Exercise requirements »
#1 Please answer these questions using the text on China's Belt and Road Initiative, with answers marked the same way:
(a) In which country and in what month and year did Xi Jinping announce the Silk Road Economic Belt?
(b) Before what body, and in which city, was the 21st Century Maritime Silk Road announced?
(c) According to the text's first point about domestic economic logic, what does the initiative shift to outside China's borders?
#2 Pick up the text on China's Belt and Road Initiative after its final sentence and keep writing it.

Text provided »

___

The initiative challenges India to reconsider the whole gamut of its foreign policy objectives, strategies, and structures.
It has been five years since China launched the Belt and Road Initiative (BRI). Communist Party of China (CPC) General Secretary and Chinese President Xi Jinping announced the Silk Road Economic Belt (SREB) in a speech in September 2013 in Kazakhstan (MOFA, PRC 2013) and the 21st Century Maritime Silk Road (MSR) in a speech to the Indonesian Parliament in Jakarta in October the same year (Wu and Zhang 2013). In this period, BRI projects have spread dozens of countries spread over three continents.
The BRI at home and abroad
It has been evident in no uncertain terms for those with an understanding of Chinese domestic politics and foreign policy behaviour that the structure of BRI-related events - conferences, delegation exchanges, high-level leadership visits - and the language used by Chinese scholars, diplomats and Party officials as well as the actions of the Chinese government have all been about promoting Chinese national objectives. While this in itself is not surprising- all countries must be expected to promote their national interests - there are some aspects that should worry countries hosting BRI projects. These and other important features of the Chinese initiative are explained in detail below.
One, there is a domestic economic logic to the BRI in that it helps reduce excessive and unnecessary investment in infrastructure development within China and shifts the overcapacity to outside China’s borders. This capital investment in the form of infrastructure projects has played a role in the high figures of Chinese GDP growth for years, if not decades, and it is in recognition of its role in creating overheating and real estate bubbles that this flow has been shifted outwards. However, it is also a fact that China’s infrastructure overcapacity can actually be necessary in its immediate and extended neighbourhood where there are substantial infrastructural and industrial deficits.

___

Information given »
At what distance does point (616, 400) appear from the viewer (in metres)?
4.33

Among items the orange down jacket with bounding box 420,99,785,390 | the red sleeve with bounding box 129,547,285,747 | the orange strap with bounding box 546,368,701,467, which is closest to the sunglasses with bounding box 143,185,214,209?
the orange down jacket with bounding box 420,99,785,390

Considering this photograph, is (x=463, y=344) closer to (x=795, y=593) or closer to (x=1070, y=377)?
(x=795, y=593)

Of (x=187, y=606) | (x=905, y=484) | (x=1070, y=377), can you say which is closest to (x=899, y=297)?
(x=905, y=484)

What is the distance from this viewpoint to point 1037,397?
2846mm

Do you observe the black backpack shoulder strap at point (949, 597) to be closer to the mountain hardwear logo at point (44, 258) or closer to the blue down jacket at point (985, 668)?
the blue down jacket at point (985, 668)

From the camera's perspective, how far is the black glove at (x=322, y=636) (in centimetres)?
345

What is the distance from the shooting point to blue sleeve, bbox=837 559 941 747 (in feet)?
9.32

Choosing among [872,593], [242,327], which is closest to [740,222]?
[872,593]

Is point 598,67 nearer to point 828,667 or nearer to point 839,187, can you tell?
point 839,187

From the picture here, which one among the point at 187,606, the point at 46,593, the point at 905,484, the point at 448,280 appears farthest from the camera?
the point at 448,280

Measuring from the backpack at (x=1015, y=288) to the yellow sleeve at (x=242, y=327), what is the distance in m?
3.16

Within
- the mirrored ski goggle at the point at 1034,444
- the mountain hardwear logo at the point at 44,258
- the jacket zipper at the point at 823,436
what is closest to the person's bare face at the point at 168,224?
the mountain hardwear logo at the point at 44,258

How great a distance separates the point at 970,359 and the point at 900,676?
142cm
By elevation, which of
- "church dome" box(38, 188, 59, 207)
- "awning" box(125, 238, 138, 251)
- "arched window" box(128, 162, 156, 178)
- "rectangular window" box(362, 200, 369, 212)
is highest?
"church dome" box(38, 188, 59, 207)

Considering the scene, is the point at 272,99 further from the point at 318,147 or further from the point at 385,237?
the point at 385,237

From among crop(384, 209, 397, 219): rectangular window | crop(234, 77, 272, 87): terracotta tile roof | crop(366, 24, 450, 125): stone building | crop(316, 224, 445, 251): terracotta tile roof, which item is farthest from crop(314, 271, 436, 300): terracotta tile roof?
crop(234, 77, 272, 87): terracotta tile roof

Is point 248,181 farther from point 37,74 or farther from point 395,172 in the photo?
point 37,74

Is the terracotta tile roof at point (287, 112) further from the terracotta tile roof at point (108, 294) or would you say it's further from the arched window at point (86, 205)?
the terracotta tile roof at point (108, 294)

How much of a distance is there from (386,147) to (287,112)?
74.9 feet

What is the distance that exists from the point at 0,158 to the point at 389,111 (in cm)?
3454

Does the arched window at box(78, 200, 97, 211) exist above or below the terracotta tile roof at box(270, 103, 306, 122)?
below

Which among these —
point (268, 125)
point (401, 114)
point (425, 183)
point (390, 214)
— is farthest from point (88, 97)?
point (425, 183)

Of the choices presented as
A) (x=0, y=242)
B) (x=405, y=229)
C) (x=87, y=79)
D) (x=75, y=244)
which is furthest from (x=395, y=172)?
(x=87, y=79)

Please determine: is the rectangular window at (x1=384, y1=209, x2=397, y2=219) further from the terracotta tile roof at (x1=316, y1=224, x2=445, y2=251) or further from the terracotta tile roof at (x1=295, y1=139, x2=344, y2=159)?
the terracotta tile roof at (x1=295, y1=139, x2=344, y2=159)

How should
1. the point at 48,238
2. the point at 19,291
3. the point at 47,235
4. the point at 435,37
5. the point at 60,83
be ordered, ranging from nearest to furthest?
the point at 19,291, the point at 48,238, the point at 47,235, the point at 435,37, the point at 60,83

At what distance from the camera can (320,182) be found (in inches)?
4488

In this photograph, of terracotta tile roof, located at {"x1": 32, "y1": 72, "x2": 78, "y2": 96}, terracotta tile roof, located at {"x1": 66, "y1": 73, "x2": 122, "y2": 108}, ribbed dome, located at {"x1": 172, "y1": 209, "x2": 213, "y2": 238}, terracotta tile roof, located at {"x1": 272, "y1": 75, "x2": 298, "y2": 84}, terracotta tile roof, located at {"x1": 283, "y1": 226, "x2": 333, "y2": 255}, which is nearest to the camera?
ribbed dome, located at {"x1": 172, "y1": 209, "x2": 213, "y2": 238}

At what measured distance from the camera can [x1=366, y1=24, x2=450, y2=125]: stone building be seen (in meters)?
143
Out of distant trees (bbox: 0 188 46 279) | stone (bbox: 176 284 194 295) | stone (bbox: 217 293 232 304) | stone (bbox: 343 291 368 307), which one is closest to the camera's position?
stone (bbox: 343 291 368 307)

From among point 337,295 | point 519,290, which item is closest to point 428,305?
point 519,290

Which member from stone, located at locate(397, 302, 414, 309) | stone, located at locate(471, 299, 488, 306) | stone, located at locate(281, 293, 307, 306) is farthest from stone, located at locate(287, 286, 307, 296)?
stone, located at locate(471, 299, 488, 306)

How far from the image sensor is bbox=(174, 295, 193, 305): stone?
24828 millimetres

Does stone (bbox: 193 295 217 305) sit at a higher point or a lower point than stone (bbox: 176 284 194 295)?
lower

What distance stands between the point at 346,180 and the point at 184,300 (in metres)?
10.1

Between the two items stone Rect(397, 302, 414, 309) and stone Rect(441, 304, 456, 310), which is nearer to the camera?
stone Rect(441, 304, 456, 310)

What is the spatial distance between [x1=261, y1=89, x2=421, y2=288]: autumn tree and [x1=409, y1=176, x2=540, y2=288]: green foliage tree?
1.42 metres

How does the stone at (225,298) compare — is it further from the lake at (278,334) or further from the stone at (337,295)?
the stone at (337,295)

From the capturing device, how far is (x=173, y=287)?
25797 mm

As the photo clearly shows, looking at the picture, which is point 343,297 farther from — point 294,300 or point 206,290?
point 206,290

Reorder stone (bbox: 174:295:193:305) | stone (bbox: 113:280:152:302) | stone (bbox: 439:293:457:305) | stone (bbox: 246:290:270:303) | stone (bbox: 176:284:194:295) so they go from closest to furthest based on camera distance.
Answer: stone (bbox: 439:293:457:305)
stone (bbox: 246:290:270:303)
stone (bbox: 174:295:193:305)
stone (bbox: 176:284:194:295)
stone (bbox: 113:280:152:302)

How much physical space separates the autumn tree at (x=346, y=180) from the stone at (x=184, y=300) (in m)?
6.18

___

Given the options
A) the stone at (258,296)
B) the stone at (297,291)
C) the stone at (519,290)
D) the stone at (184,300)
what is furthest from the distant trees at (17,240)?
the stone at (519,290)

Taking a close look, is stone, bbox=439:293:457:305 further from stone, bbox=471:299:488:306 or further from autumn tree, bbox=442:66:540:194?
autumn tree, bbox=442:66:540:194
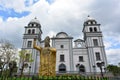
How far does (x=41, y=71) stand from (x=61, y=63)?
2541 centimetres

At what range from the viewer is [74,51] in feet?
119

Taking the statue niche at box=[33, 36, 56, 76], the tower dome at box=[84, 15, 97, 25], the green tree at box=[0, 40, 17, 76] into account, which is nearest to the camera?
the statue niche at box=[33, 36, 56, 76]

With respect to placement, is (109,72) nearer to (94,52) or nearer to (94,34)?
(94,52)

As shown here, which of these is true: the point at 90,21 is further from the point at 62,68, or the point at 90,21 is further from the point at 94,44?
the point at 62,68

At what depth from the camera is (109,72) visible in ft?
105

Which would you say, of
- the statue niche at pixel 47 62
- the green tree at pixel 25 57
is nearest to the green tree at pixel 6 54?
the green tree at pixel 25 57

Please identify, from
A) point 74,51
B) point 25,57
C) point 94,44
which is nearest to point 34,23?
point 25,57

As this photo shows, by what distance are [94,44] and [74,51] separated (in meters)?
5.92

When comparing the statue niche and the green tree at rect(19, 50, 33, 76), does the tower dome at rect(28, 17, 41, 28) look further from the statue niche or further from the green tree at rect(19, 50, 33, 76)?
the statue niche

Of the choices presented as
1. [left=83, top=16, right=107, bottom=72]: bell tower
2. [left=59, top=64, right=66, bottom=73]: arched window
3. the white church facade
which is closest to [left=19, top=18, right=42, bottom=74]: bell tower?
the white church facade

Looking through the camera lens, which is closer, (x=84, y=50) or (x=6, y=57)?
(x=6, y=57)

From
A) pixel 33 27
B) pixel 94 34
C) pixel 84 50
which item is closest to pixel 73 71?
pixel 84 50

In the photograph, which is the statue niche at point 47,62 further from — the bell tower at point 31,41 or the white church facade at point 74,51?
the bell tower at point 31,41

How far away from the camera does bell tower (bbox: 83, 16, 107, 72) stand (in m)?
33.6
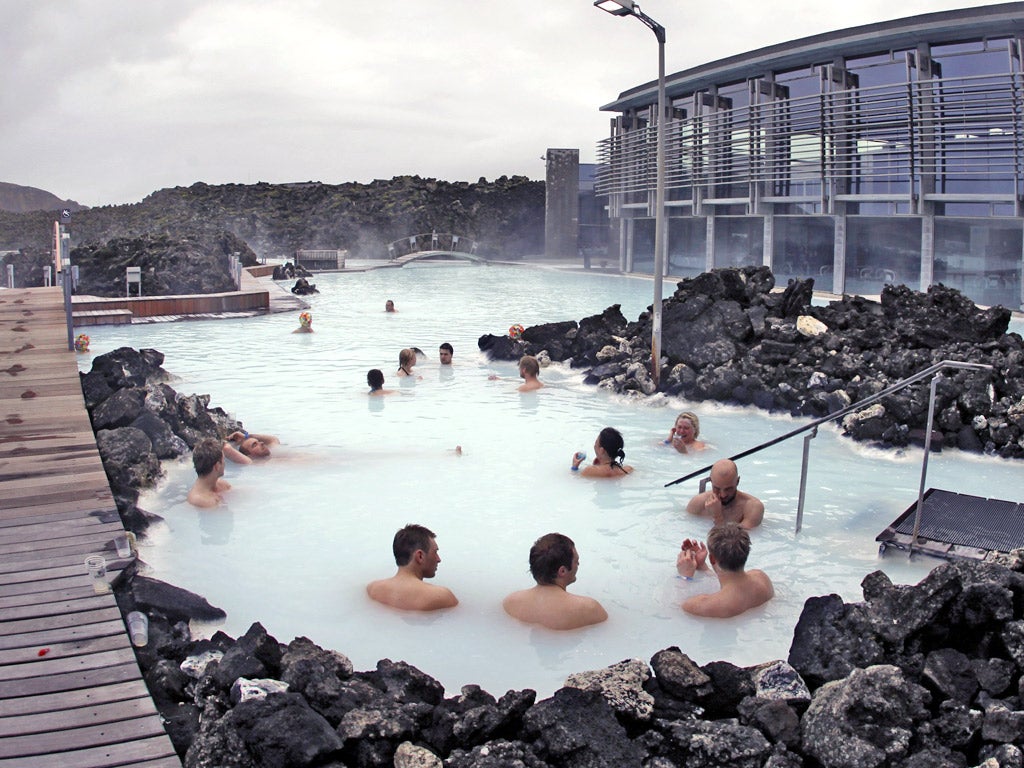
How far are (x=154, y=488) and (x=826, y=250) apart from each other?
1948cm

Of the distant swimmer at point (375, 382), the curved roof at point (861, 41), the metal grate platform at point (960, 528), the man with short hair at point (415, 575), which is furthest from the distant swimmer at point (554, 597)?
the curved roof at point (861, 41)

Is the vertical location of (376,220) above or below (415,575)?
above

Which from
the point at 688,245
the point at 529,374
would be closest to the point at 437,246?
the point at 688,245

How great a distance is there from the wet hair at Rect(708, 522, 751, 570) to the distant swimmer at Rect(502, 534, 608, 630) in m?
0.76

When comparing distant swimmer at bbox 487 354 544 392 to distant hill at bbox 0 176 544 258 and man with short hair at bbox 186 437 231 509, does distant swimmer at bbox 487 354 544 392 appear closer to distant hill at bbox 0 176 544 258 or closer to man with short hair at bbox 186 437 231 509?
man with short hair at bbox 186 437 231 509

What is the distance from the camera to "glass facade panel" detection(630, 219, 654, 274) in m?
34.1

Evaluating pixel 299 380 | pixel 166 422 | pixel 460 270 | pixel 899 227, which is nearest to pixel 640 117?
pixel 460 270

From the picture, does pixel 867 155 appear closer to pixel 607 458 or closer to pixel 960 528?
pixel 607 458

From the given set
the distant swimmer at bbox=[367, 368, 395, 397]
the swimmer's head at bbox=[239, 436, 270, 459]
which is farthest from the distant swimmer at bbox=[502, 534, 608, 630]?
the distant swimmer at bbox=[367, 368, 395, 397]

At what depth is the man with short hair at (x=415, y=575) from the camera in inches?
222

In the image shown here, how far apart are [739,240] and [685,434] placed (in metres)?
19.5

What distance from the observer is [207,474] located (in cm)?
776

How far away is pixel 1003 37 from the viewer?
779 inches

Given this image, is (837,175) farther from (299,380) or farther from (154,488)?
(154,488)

___

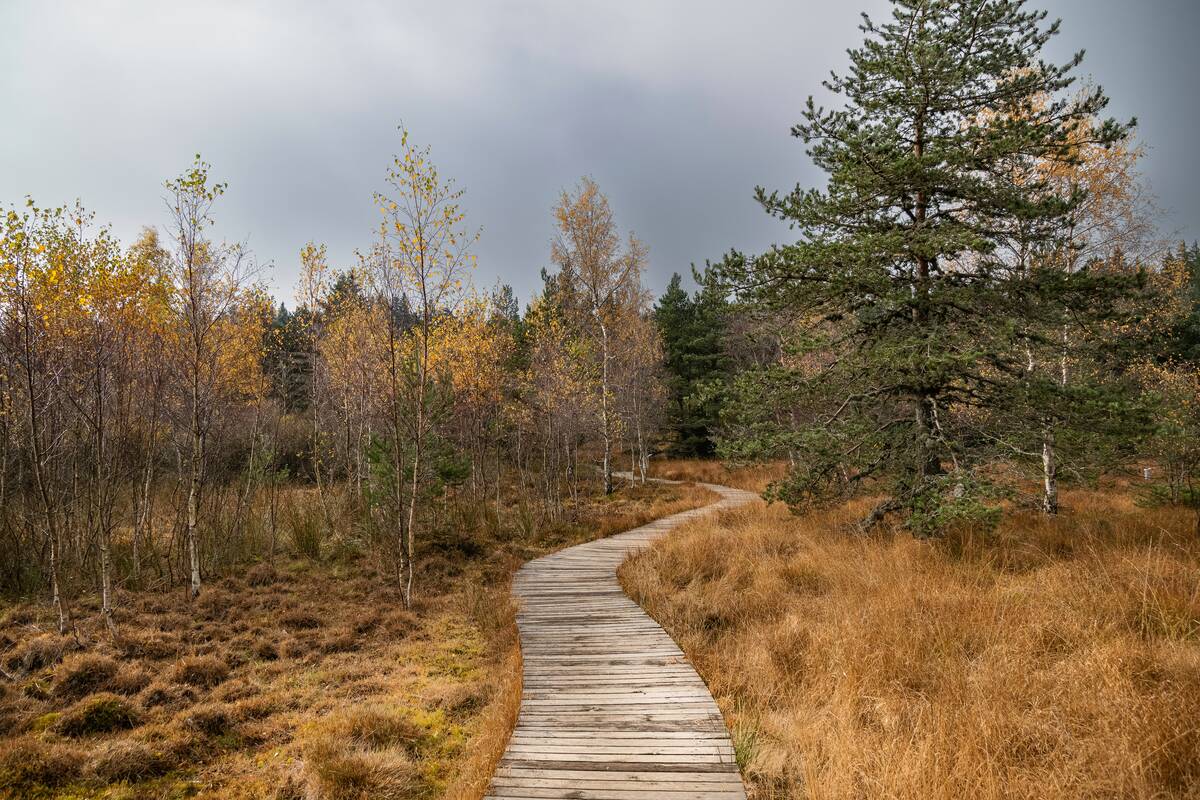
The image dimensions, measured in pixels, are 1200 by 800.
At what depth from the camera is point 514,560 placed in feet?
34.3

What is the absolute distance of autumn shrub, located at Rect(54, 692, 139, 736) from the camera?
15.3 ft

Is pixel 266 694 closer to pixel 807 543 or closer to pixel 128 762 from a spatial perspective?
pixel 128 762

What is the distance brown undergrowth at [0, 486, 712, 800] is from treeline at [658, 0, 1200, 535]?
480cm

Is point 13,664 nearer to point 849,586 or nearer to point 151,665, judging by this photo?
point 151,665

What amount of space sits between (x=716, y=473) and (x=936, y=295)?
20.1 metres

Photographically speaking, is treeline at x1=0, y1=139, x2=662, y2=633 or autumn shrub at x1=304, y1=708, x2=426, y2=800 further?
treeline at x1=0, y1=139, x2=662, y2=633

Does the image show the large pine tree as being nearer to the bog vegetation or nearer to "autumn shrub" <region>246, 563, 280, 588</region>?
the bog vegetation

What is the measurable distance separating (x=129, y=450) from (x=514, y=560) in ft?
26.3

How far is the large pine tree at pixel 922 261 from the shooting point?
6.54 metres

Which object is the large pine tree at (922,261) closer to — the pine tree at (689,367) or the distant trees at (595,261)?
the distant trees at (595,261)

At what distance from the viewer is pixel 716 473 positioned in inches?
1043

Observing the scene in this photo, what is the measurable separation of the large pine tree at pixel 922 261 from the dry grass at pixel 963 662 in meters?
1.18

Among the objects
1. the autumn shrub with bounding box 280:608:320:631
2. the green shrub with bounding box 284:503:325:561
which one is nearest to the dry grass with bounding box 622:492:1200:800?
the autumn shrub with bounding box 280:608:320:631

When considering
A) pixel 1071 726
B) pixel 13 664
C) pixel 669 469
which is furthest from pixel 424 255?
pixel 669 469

___

Results by task »
#1
(a) In Kazakhstan, in September 2013.
(b) The Indonesian Parliament, in Jakarta.
(c) The overcapacity from excessive and unnecessary infrastructure investment within China.

#2
Two, there is a rather wide gap between China’s rhetoric and its practice. Take for example, its frequent claims that BRI projects are ‘win-win’ for all parties concerned. Over the five-year period of the BRI, the image that China has assiduously tried to cultivate of the BRI being a mere economic project aimed at fulfilling a crucial development need for infrastructure in Asia, Africa and Europe and at increasing people-to-people contacts has been punctured by several unflattering reports of the nature of these projects. In the main, these revolve around the high costs of Chinese projects that have led many nations into debt traps, lack of transparency on their terms, alleged bribery of host government officials, the use of Chinese labour and the use of old, polluting technologies (for example, see Hurley, Morris, and Portelance 2018; Jacob 2017a).
Three, and related, is the massive propaganda exercise that has been built up around the BRI. It is an endeavour in which the Chinese state and CPC have spared no effort even using social media platforms such as Twitter and Facebook, which they have banned at home, and paid advertisements in foreign news publications, to sell the message of the BRI. It must be underlined that practically every Chinese project or foreign policy exercise abroad is now being brought under the rubric of the BRI or has a BRI theme from investments in technology startups to people-to-people exchanges. The BRI has become something of a legacy-building project for Xi Jinping and therefore, under the ongoing centralisation of power under Xi, the Party and state have devoted considerable propaganda resources to its promotion.
The objective ultimately is to promote a ‘Chinese model’ of development and politics. Bland and innocuous-sounding as they may be, for the Chinese, their phraseology - ‘win-win’ or ‘a community of shared destiny’ are stock phrases used in all BRI-related announcements and documents - is intended to counter-dominant Western narratives in international relations and to offer alternative ideas and values for countries to espouse. In the main, the Chinese seek to undermine the relevance and legitimacy of democracy, including of elections by universal franchise. The narrative is of China working together with a country rather than attempting to impose its values on it like the West apparently does. However, even if at the 19th CPC National Congress held in October 2017, Xi stated, “We respect the right of the people of all countries to choose their own development path,” he also followed it up by saying this process would involve “contributing Chinese wisdom and strength to global governance” (Xi 2017). The reference to ‘Chinese wisdom’ is a clear articulation of the perceived strengths of a Chinese model of development and it is also in the nature of the CPC that it will then attempt to promote such a model as being ideal for everyone.
Four, if the Chinese have tried to sell the BRI as something of a multilateral initiative, this is far from being the case. It is actually a series of bilateral arrangements that China has entered into that allows Beijing as the ‘giver’ to retain the upper hand in negotiations even as it is ostensibly the host country’s needs that are being met.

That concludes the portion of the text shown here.